I know that it’s tediously earnest to suggest that people might be motivated by other things, and might act accordingly, but in reading Osnos’s and other Olympian commentaries you might not realize that there are people right here in America who would not have published this book for any amount of money (if in some alternative universe it had been offered to them). Try to imagine Beacon Press or W.W. Norton or Grove/Atlantic, New Press, Seven Stories, Graywolf, or City Lights — publishing Going Rogue. It’s almost as hard as imagining Izzy Stone heaping kudos on Rupert Murdoch’s machine for selling a million dupes some ghostwritten piece of crap from a right-wing crackpot.

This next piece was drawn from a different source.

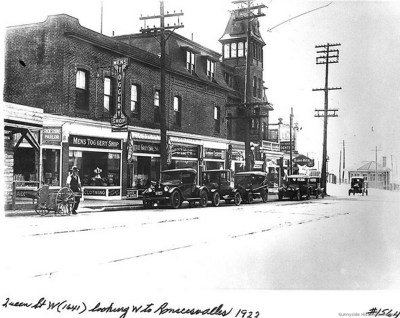 rq 1647 Queen St W. 1922 Ocean House archival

It’s a small thing, but it is the reason some of us will never work for a “big house.” All publishers are opportunistic and all need to make money, but with e.e. cummings we say, “there is some shit I will not eat.”

If you work for an independent publisher you will not agree with every editorial decision, every book will not be a work of genius, there’s no end to the problems — the same problems everybody has — but at least you can have a reasonable expectation that you won’t be busting your ass to enrich your enemies.

Dan O'Connor is the Managing Editor of Melville House.